## DOCUMENT SOURCE
※ ※ ※

Le financement participatif, ou « crowdfunding », est un moyen de financement en plein essor : au 1er semestre 2017, 391,9 millions d'euros de fonds ont été levés, en progression de 46 % par rapport à 2016, d'après les derniers chiffres publiés par l'association Finance Participatif France.
L'ordonnance n° 2014‑559 du 30 mai 2014 a créé des statuts pour les plateformes de financement participatif dans la perspective du financement des entreprises et des associations.
Depuis septembre 2016, des collectivités locales ont elles aussi commencé à réaliser des campagnes de financement participatif, malgré l'absence de cadre légal spécifiquement prévues pour elles.
Elles financent leurs projets grâce aux citoyens, qui leur accordent des prêts avec ou sans intérêts, ou des dons.
Le financement participatif public dépasse la logique financière : certaines collectivités emploient ce mode de financement pour communiquer sur leur politique d'investissement, fédérer la population, faire participer concrètement les citoyens aux projets publics afin de renforcer leur lien avec eux et les responsabiliser sur les équipements publics.
Par exemple, ont été financés par des prêts participatifs une installation photovoltaïque sur le toit d'un bâtiment public de l'Agglomération de Saint-Brieuc, ou encore une étude en vue de la conception d'habitats éco-responsables d'une petite commune de 600 habitants, Langouët, laquelle, après le succès de cette opération et la dynamique locale qui en a résulté, a lancé un second prêt participatif projet pour financer une ferme en permaculture.
Contrairement au crowdlending (prêt participatif) des entreprises, le financement participatif public est, pour les particuliers, un placement sans risque, l'emprunteur étant la collectivité, et qui plus est, il est réalisé au profit direct de l'intérêt général.
Dans un contexte où l'investissement des collectivités, qui joue un rôle crucial dans l'économie, souffre (baisse des dotations, prêts structurés, Bâle III, baisse des ressources fiscales ...), le développement de cette solution alternative qui repose sur l'épargne stable des Français doit être soutenu.
Aucun texte n'encadre le financement participatif public.
Un seul texte l'aborde sans l'encadrer : le décret n° 2015‑1670 du 14 décembre 2015 relatif aux conventions de mandat.
Ce texte est source d'insécurités juridiques, pouvant être dissuasives pour certaines collectivités, conduire au refus de comptables publics, ou encore faire prendre le risque de l'annulation de l'opération réalisée.
Ce décret relatif aux conventions de mandat pourrait être interprété en ce sens qu'il n'autorise le recours au financement participatif des collectivités que pour les projets réalisés au profit d'un « service public culturel, éducatif, social ou solidaire ».
Or, d'une part la conclusion d'une convention de mandat est inutile pour ces opérations et, elle crée des contraintes inutiles et, d'autre part et surtout, la notion de « service public culturel, éducatif, social ou solidaire » n'est pas définie.
C'est la raison pour laquelle il vous est proposé d'introduire dans le code général des collectivités territoriales un chapitre spécifiquement dédié au financement participatif public.

※ ※ ※

[Enregistrements d'étiquetage de contours]

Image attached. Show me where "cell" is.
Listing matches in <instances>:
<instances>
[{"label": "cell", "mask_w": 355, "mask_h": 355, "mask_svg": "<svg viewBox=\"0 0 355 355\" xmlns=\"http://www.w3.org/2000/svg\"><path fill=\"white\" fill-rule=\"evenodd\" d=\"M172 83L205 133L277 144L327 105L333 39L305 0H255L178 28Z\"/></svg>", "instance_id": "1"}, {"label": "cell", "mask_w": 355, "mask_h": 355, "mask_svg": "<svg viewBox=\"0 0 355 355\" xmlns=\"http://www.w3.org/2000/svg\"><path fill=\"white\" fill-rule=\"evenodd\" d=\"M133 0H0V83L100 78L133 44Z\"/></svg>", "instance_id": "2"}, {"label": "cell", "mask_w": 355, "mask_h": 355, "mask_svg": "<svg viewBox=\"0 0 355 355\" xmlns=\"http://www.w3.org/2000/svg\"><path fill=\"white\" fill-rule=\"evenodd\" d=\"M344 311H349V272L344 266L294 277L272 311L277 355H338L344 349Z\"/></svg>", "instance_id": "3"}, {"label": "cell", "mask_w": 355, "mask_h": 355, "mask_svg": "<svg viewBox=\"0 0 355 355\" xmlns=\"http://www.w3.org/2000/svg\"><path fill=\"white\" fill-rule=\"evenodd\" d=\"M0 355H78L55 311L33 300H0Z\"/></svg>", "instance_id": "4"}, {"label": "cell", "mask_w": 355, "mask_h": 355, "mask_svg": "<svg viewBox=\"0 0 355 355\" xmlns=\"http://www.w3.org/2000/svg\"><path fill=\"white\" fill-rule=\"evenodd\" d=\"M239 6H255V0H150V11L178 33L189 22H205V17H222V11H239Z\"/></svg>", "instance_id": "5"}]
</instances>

※ ※ ※

## SÉRIE D'EXERCICES
a - Traduisez en anglais cette phrase du document source : « Aucun texte n'encadre le financement participatif public. »
b - Relevez, dans le document source, toutes les causes citées entre parenthèses qui font souffrir l'investissement des collectivités.

## LES RÉSULTATS
a - No text regulates public crowdfunding.

b -
- baisse des dotations
- prêts structurés
- Bâle III
- baisse des ressources fiscales